- **OPDRACHT 1**
Herhaal uit het artikel over baders in de eigentijdse schilderkunst woordelijk het stuk van "De eigentijdse zwemmer" tot en met "nacht kan zijn.".
- **OPDRACHT 2**
Welk museum bracht volgens het artikel over baders in de eigentijdse schilderkunst werken van zo’n 65 hedendaagse schilders samen voor de expositie Licked by the waves?
- **OPDRACHT 3**
Schrijf het artikel over baders in de eigentijdse schilderkunst verder, te beginnen na de laatste zin.

- **ARTIKEL**
☆ ☆ ☆ ☆ ☆ ☆ ☆
De eigentijdse zwemmer in de schilderkunst baadt in een tussenwereld

Een zwembad bij nacht: een jonge vrouw zwemt in het spiegelgladde water. Door elektrische verlichting is dat water net wat lichter dan de hemel erboven. Wat indruk maakt, is precies dat licht. Hoe het uitwaaierende schijnsel van de onderwaterspotjes reflecteert op het lichaam van de nachtelijke zwemmer, is bijzonder knap op het doek gebracht door Caroline Walker (1982). Tussen de bomen op de achtergrond van het schilderij Pool Closing (2016) staat een donkere silhouet. Houdt die figuur de zwemmer, beschermend, in de gaten? Of is het een mogelijke dreiging? Het hele beeld is even paradijselijk als unheimisch – precies zoals zwemmen in de nacht kan zijn.

Eigentijdse baders bevinden zich er vaker nét tussenin, blijkt op de expositie Licked by the waves: nieuwe baders in de kunst, waarvoor museum voor modern realisme MORE in het Gelderse Gorssel werken van zo’n 65 hedendaagse schilders samenbracht. De moderne bader schippert tussen gekleed en ontkleed, tussen bevrijdende duik en knellende badkleding, tussen privé en sociaal, tussen ontspanning en politiek.

In de huidige vorm is de bader een tamelijk recent thema in de westerse kunstgeschiedenis, lichten de tentoonstellingstekst en catalogus toe. Tot in de negentiende eeuw waren Griekse en Romeinse mythen of Bijbelverhalen de enige denkbare aanleiding om (voornamelijk vrouwelijke) baders af te beelden. Vanaf midden negentiende eeuw trokken schilders naar buiten, en kregen tegelijkertijd gegoede Europese burgers meer vrije tijd, die ze onder meer aan de waterkant doorbrachten. Kort door de bocht: de klassieke bader is een begeerlijke vrouw, wier naaktheid onschuld en maagdelijkheid verbeeldt – de moderne bader is een lichtvoetige recreant. Juist die laatste is als thema heel interessant, vanwege de vele tegenpolen waarin hij baadt.
☆ ☆ ☆ ☆ ☆ ☆ ☆
Rijen met ruimtelijke vragen:
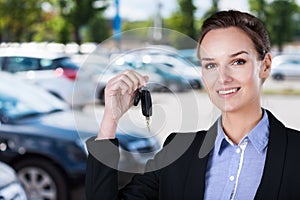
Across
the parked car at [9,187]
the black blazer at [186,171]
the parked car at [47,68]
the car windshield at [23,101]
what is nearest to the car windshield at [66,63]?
the parked car at [47,68]

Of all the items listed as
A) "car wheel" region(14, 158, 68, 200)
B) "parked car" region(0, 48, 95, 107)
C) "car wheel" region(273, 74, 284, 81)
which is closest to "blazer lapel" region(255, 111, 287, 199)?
"parked car" region(0, 48, 95, 107)

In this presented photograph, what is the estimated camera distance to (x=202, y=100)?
124cm

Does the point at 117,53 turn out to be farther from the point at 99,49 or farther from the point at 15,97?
the point at 15,97

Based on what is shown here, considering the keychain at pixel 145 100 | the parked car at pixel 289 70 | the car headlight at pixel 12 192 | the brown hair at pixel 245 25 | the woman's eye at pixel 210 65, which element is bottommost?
the parked car at pixel 289 70

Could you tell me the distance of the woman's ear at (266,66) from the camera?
3.89 feet

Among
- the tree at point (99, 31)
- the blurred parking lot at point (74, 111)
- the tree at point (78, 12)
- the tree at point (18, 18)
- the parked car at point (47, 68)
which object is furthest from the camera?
the tree at point (99, 31)

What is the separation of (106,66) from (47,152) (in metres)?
2.52

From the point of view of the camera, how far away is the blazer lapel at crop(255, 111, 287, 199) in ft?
3.65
☆ ☆ ☆ ☆ ☆ ☆ ☆
- **ANTWOORD 1**
De eigentijdse zwemmer in de schilderkunst baadt in een tussenwereld

Een zwembad bij nacht: een jonge vrouw zwemt in het spiegelgladde water. Door elektrische verlichting is dat water net wat lichter dan de hemel erboven. Wat indruk maakt, is precies dat licht. Hoe het uitwaaierende schijnsel van de onderwaterspotjes reflecteert op het lichaam van de nachtelijke zwemmer, is bijzonder knap op het doek gebracht door Caroline Walker (1982). Tussen de bomen op de achtergrond van het schilderij Pool Closing (2016) staat een donkere silhouet. Houdt die figuur de zwemmer, beschermend, in de gaten? Of is het een mogelijke dreiging? Het hele beeld is even paradijselijk als unheimisch – precies zoals zwemmen in de nacht kan zijn.

- **ANTWOORD 2**
Museum voor modern realisme MORE in het Gelderse Gorssel.

- **ANTWOORD 3**
Niet alles frivool

Het is jammer dat de tentoonstelling, samengesteld door directeur van Museum MORE Maite van Dijk en kunstenaar Tanja Ritterbex, na de introducerende wandtekst behalve mooie dichtregels geen verdere zaalteksten meer biedt. Er zijn vier thema’s met abstracte titels (‘Echoes of aquatic Reverie’, ‘Riverside Rhapsody’, ‘Whispers of Water’ en ‘Embracing the Full Frontal’), maar die worden op zaal amper toegelicht. Juist op een expositie met zó’n indrukwekkende lijst internationale kunstenaars (beginnend en bekende namen), zou iets meer toelichting de werken recht doen. Het thema verdient dit ook, want het is lang niet allemaal frivole badcultuur.

Simone Kennedy Doig, Bruce, 2022.
Foto Museum More/Gunter Lepkowski

Neem het prachtige schilderij Bruce (2020) van de Britse Simone Kennedy Doig (1994). Ze schilderde het werk, van een vrouw die ontspannen op haar rug in het water dobbert, met een ongeveer even grote hond ernaast op de kade, in het huis van haar pas overleden moeder. Die combinatie van ontspanning en melancholie, het verdriet, komt over – het water is als de warme omhelzing van een moeder die er niet langer is.

De dood is ook aanwezig in het tweeluik Ripples and Waves van de in India opgeleide en in Amsterdam werkzame kunstenaar Abul Hisham. Het toont een groep mannen in rimpelend groenblauw water, overal dobberen bloemen en ananassen, de mannen zwemmen tussen ongeveer evenveel katachtigen, met wie ze soms in gevecht lijken, en soms is het duidelijk spel – op het bovenste doek houdt een man een schedel in zijn hand. Met zijn werk uit Hisham kritiek op het kastenstelsel en religieuze conflicten. Maar zonder toelichting op zaal is het de vraag of dat voor iedereen duidelijk is.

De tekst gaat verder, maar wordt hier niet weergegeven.